• **ЗАДАНИЕ**
Перепишите фрагмент воспоминаний об «оттепели» от «Это были противоречивые» до «старого вырастает новый.» включительно, везде заменив «Хрущев» на «Никита Хрущев».

• **ТЕКСТ ДЛЯ ЧТЕНИЯ**
################

Прощание с иллюзиями
Шрифт:
Но во время «оттепели» все было иначе. В 1957 году состоялся запуск первого спутника Земли, а в октябре 1961 года Юрий Гагарин стал первым человеком, взмывшим в космос. Как только сообщили о Гагарине, столица сошла с ума. Тысячи людей высыпали из домов и учреждений, они пели, плясали, обнимались и целовались, шли шеренгами по десять человек, взяв друг друга под руки, и от радости хохотали в голос и плакали. Вот это была спонтанность! То же самое случилось чуть позже, 9 мая 1965 года, когда праздновали двадцатилетие Победы над германским фашизмом. О своих соображениях по поводу этого двадцатилетнего перерыва я уже писал и не буду повторяться, но хочу сказать, что каждый раз, думая об этом, я вспоминаю фильм «Белорусский вокзал», в котором режиссер Андрей Смирнов сумел необыкновенно тонко показать, что война — страшная, кровавая, бесчеловечная — была мигом наивысшего самовыражения и даже счастья советских солдат, а последовавшее за нею
Так или иначе, это был первый за двадцать лет праздник Победы, люди выходили на улицы, заполняли московские скверы, площади, парки, бульвары — поразительное и трогательное зрелище. Мне никогда не забыть их, ветеранов Великой Отечественной, как они собирались группками перед Большим театром, держа в руках плакаты с названиями военных подразделений, с фамилиями тех, с кем когда-то воевали плечом к плечу. Они стояли строго, почти торжественно, ожидая чуда: что появятся их фронтовые товарищи, что как-то кто-то хоть немного успокоит их ноющие раны. Нет у меня слов, не такой я писатель, чтобы суметь передать, что я увидел, что почувствовал. Но за тот один день я понял больше о том, как в Советском Союзе люди относятся к войне и к миру, чем за все предыдущие и последовавшие годы.
Это были противоречивые времена, за ними стоял Хрущев — противоречивый человек. С одной стороны, им двигали определенные демократические импульсы; он не был лишен принципиальности и мужества — требовалась приличная порция и того, и другого, чтобы, вопреки большинству Политбюро, выступить с разоблачениями сталинских зверств. Вместе с тем Хрущев являлся продуктом своего времени и сам измазал руки в крови по самые локти; порвать с той системой, которая вознесла его к власти, он не мог так же, как ящерица не может порвать со своим хвостом — взамен старого вырастает новый.

################

• **ЗАПИСИ**
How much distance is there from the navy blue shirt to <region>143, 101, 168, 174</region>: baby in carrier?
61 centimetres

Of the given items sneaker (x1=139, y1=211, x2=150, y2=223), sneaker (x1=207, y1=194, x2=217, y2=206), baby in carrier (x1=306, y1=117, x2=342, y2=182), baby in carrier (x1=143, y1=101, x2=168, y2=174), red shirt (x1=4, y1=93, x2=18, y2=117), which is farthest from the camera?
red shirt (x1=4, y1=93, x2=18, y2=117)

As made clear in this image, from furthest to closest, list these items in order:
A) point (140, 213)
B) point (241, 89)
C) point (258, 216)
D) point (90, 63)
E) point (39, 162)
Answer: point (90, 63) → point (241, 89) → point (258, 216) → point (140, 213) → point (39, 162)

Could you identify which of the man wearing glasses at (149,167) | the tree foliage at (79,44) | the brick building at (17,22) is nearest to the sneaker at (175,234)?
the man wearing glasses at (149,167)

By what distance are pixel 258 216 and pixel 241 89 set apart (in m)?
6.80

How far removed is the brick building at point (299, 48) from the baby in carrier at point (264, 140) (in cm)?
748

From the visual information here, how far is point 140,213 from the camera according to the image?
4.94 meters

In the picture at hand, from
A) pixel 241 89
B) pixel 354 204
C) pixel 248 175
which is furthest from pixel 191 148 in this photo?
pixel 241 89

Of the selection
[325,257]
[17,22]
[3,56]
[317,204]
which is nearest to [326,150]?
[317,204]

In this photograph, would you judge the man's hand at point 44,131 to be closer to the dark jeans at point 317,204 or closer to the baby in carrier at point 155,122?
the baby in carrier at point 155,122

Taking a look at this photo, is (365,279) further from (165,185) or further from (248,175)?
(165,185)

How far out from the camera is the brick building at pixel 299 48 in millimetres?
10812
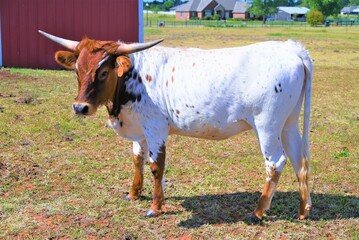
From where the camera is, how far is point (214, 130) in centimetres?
517

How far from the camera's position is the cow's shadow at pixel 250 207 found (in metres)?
5.28

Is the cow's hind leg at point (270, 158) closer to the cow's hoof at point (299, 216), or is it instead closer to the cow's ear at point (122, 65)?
the cow's hoof at point (299, 216)

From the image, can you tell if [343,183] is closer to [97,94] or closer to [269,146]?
[269,146]

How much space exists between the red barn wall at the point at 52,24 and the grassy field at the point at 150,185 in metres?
7.38

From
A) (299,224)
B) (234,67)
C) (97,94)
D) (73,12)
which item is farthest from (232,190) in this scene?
(73,12)

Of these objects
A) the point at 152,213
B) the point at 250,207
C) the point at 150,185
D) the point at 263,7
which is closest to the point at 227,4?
the point at 263,7

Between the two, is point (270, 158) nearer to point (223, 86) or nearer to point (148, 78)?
point (223, 86)

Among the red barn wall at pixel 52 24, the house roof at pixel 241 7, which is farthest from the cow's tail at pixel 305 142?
the house roof at pixel 241 7

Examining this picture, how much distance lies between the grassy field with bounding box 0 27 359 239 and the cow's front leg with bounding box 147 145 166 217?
0.11m

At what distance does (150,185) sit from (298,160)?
1879 mm

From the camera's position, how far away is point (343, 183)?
6.36 m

################

• **РЕШЕНИЕ**
Это были противоречивые времена, за ними стоял Никита Хрущев — противоречивый человек. С одной стороны, им двигали определенные демократические импульсы; он не был лишен принципиальности и мужества — требовалась приличная порция и того, и другого, чтобы, вопреки большинству Политбюро, выступить с разоблачениями сталинских зверств. Вместе с тем Никита Хрущев являлся продуктом своего времени и сам измазал руки в крови по самые локти; порвать с той системой, которая вознесла его к власти, он не мог так же, как ящерица не может порвать со своим хвостом — взамен старого вырастает новый.